Arimatsu can be reached directly from Meitetsu Nagoya Station (20min), but if you’re already at Atsuta-jingu you can board the train at the closer Jingu-mae Station. The ticket collector at Meitetsu Arimatsu can give you an English map of the area, although the houses are clearly visible from the station exit. One of the first of the old wooden houses you’ll pass after you turn left into the conservation area street is Kaihantei, which is also home to the delicious bakery-café Dasenka.
Around Nagoya Station
The area around Nagoya’s trio of train stations is like a mini-Manhattan with a clutch of tower blocks including Midland Square, Toyota’s headquarters. Apart from the shops, restaurants and multiplex cinema here there’s also the Sky Promenade, a partially open walkway that winds its way down from the 46th to the 44th floors of the building for a panoramic view of Nagoya.

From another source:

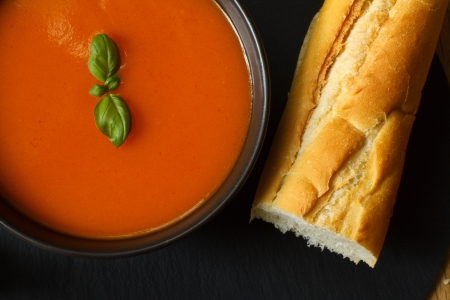 Bowl of tomato soup and basil garnish with bread baguette Stock Photo - 14991815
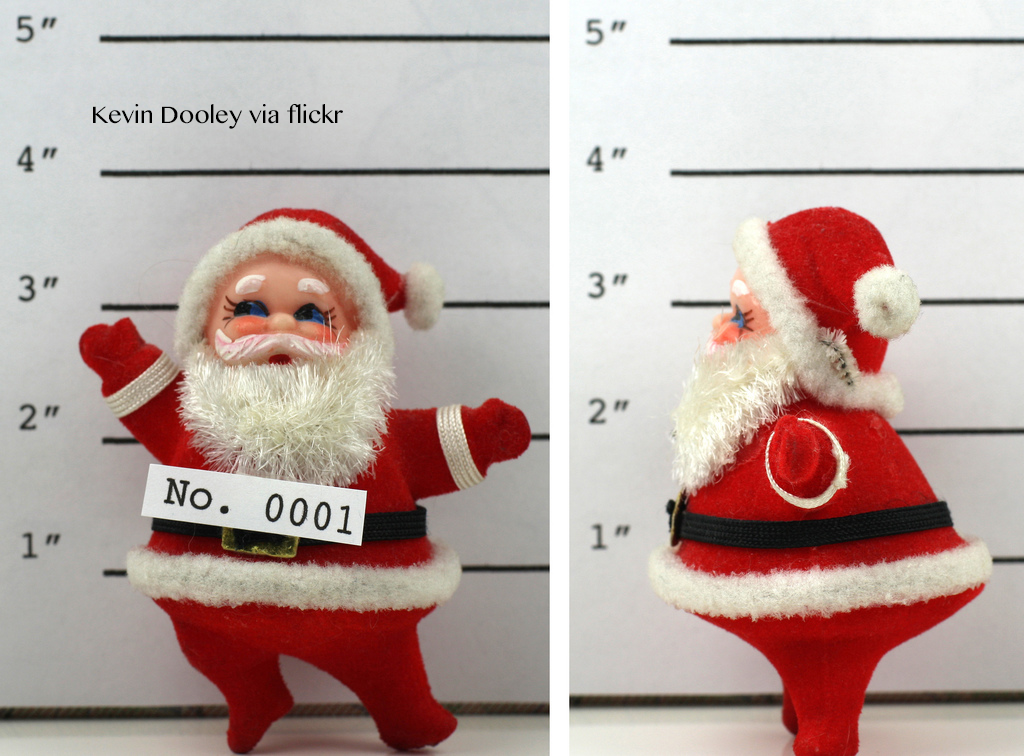 A santa doll getting his picture taken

The city’s industrial heritage is neatly covered in a couple of fascinating museums. Ten minutes’ walk north of Nagoya Station is Noritake Garden. The former factory and grounds of the celebrated china manufacturer have been transformed into a very pleasant park within which you’ll find a craft centre where you can watch pottery being created and try your own hand at painting a plate (¥1600). In a 1904-vintage brick building, the Morimura-Okura Museum Canvas reveals in ingenious ways the history and science involved in the ceramics technologies of the Morimura group (of which Noritake is a member). Elsewhere on the spacious green site there is a good café, a gallery of modern pottery and showrooms where you can buy Noritake products.
Ten minutes’ walk northwest of Noritake Garden, and close to Sakō Station on the Meitetsu Nagoya line, is the Toyota Commemorative Museum of Industry and Technology. Housed in an old red-brick Toyota factory, the museum is made up of two pavilions, one housing cars, the other textile machinery (though now famous worldwide for its cars, Toyota began life as a textile producer). In the first pavilion, rows of early twentieth-century looms make an incredible racket; in contrast, a computer-controlled air-jet loom at the end of the display purrs like a kitten. In the automobile pavilion, it’s the car-making robots, some of which look like giant, menacing aliens, that grab the attention.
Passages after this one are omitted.